Slate sounds fancy, but I like the idea of masonite. Would an unfinished wood work well for wedging?
#16
Posted 18 October 2012 - 10:48 AM
skopchains, on 17 October 2012 - 11:33 AM, said:
Susanna,
I use TEMPERED masonite, and I hold it down with some sheetrock nails, not glue. That allows easy re-surfacing, the glue would be a real mess.
best,
..............john
Immediate Past President; Potters Council
Professor of Ceramics; New Hampshire Insitute of Art
http://www.JohnBaymore.com
#17
Posted 18 October 2012 - 11:15 AM
SusanM, on 17 October 2012 - 06:00 PM, said:
i would suggest separate wedging area, work area, and drying area for each color clay, you dont want white work that is pink (hey, you got chocolate in my peanut butter! are you old enough for that?,lol, anyway)

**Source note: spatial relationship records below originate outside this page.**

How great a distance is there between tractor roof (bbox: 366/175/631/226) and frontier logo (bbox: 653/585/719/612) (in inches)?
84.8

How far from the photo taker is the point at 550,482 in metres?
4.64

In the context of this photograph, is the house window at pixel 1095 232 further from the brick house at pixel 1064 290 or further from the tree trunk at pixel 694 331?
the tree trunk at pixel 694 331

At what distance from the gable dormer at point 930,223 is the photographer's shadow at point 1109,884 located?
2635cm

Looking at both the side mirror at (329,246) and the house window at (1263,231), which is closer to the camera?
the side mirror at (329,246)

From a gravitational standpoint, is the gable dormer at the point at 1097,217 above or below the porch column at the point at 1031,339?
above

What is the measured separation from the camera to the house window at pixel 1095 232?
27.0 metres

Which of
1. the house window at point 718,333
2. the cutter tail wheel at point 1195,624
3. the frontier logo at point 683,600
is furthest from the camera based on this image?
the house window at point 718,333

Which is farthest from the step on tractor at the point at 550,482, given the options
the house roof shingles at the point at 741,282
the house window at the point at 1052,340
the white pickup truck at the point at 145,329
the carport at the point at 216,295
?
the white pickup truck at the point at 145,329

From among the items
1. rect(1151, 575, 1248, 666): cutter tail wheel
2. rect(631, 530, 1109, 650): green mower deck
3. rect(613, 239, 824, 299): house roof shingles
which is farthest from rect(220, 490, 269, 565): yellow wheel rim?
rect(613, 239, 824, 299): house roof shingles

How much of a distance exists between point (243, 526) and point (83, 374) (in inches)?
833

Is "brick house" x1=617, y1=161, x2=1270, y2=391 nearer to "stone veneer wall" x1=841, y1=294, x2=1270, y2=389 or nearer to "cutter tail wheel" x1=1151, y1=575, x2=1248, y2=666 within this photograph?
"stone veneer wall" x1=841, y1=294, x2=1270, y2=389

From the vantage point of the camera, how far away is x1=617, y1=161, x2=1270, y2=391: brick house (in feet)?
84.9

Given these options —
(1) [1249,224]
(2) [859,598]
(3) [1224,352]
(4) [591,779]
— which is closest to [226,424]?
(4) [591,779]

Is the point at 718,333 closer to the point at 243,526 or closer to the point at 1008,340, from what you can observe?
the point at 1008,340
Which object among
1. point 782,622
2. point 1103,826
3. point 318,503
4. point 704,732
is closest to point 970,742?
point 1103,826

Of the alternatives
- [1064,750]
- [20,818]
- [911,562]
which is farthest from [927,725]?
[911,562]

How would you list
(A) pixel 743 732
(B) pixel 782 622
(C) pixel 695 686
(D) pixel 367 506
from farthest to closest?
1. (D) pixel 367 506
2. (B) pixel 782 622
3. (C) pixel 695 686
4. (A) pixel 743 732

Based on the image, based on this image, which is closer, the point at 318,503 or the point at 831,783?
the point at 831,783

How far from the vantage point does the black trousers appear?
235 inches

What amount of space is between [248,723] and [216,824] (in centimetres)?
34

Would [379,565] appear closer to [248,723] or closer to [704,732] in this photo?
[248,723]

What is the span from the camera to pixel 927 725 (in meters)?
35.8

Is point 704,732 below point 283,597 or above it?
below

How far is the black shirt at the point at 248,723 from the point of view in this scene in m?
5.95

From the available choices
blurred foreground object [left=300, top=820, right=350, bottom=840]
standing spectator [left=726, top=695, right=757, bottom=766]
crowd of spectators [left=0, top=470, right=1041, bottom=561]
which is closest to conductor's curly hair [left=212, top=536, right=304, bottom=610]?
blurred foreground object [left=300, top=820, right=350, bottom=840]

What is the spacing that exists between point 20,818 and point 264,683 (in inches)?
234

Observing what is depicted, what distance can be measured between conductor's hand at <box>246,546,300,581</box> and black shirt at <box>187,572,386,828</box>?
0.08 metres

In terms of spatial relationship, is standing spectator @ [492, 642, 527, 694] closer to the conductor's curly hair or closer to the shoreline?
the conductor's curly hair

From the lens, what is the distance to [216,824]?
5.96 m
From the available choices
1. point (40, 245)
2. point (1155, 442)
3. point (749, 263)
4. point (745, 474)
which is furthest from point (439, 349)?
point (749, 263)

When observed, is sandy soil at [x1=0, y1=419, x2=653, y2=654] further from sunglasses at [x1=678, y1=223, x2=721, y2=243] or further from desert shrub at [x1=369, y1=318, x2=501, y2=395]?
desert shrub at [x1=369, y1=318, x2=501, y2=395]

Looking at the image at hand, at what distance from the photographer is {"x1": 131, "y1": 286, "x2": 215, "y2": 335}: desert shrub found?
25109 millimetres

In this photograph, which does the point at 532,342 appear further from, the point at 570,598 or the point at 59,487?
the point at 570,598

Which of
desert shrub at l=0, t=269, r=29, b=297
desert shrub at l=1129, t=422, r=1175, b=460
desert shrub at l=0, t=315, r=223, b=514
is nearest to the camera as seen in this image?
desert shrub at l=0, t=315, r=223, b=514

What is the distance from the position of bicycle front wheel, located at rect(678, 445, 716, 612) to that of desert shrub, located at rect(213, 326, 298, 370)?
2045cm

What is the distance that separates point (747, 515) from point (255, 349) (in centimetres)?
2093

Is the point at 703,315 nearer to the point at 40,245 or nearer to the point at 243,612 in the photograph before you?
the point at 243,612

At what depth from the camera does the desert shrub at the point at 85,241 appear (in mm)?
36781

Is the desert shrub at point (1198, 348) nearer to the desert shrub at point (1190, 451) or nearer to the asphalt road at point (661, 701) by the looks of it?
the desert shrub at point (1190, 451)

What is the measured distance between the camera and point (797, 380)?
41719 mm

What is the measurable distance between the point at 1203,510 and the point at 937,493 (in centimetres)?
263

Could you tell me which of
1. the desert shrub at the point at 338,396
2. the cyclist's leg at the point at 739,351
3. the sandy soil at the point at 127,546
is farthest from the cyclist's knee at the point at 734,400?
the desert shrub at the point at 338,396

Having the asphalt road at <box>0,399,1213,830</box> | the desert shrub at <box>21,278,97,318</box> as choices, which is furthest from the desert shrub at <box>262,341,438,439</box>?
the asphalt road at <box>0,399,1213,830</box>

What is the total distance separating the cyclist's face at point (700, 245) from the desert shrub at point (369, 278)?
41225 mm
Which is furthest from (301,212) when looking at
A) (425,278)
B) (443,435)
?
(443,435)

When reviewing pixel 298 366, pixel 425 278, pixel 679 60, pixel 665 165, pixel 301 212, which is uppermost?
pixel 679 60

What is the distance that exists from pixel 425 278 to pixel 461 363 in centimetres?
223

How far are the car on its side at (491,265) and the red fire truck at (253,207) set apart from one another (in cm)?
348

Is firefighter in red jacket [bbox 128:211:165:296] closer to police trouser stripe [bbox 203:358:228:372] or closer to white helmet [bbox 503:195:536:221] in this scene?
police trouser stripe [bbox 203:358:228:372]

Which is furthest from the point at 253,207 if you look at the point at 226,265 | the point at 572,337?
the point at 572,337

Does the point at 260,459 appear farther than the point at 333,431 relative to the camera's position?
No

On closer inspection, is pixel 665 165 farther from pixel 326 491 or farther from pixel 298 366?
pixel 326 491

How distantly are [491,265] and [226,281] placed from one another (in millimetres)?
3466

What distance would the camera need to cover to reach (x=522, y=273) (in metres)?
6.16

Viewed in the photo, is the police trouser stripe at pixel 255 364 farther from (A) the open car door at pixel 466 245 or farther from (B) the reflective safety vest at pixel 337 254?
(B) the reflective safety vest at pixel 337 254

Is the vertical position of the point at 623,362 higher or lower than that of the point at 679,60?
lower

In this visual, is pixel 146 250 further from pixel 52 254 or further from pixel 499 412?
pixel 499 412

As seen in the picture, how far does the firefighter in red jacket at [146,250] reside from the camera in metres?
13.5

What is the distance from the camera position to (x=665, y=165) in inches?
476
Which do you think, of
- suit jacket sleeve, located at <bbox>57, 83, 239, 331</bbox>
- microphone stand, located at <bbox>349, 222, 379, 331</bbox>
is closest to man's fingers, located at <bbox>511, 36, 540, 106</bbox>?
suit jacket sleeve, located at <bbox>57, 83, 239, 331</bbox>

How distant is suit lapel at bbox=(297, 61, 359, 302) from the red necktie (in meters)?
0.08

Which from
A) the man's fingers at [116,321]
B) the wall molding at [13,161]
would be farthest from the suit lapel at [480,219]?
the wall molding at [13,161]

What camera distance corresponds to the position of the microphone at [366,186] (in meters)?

often you still to wedge while other clay is drying, this is why movable drying 'vats' are the way to go, plaster....perfect moment to learn how to pour plaster! it's cake to make,and durable, my vats are at least ten years old
plaster wedging surface too, whatever you were going to wedge on, put a 2x4 frame around the top and pour 3" of plaster in there
#18
Posted 18 October 2012 - 01:04 PM
(hey, you got chocolate in my peanut butter! are you old enough for that?,lol, anyway)
[/quote]
LOL - of course I remember that (I'm not that young - I was alive at least when Starwars came out)! However, mixing chocolate with peanut butter is MUCH more pleasurable than mixing white clay with red!
I do like my portable plaster "rectangles" - they work great for drying out clay, and don't take up too much space, and I can put them away if I don't need them.
@ JBaymore - do you find that underneath the masonite it gets moldy? I live in the northwest and mold is a constant - especially in damp, dark places. Just curious.
#19
Posted 18 October 2012 - 01:45 PM
SusanM, on 18 October 2012 - 02:04 PM, said:
New Hampshire gets hot and muggy for most of the summer and I've never seen an issue with this. TEMPERED masonite does not tend to absorb moisture. The 35 year old plywood underneath still looks preffy much like "fresh wood" in fact.
best,
................john
Immediate Past President; Potters Council
Professor of Ceramics; New Hampshire Insitute of Art
http://www.JohnBaymore.com
#20
Posted 18 October 2012 - 02:31 PM
2x plaster of paris boards for wedging that I've made 30 years ago, one for red and and one for white clay. For this I've used a beer box that holds 4x 6packs of beer as a mould. You simply throw mixed plaster of paris in the box and let it dry.
This is also used for drying out recycled clay.
I keep canvas and linen folded up in the drawer just to handle and move slabs to and from slabroller.
OKPotter, I like your idea of using slate, I will look into that.
Thanks to all of your for great ideas.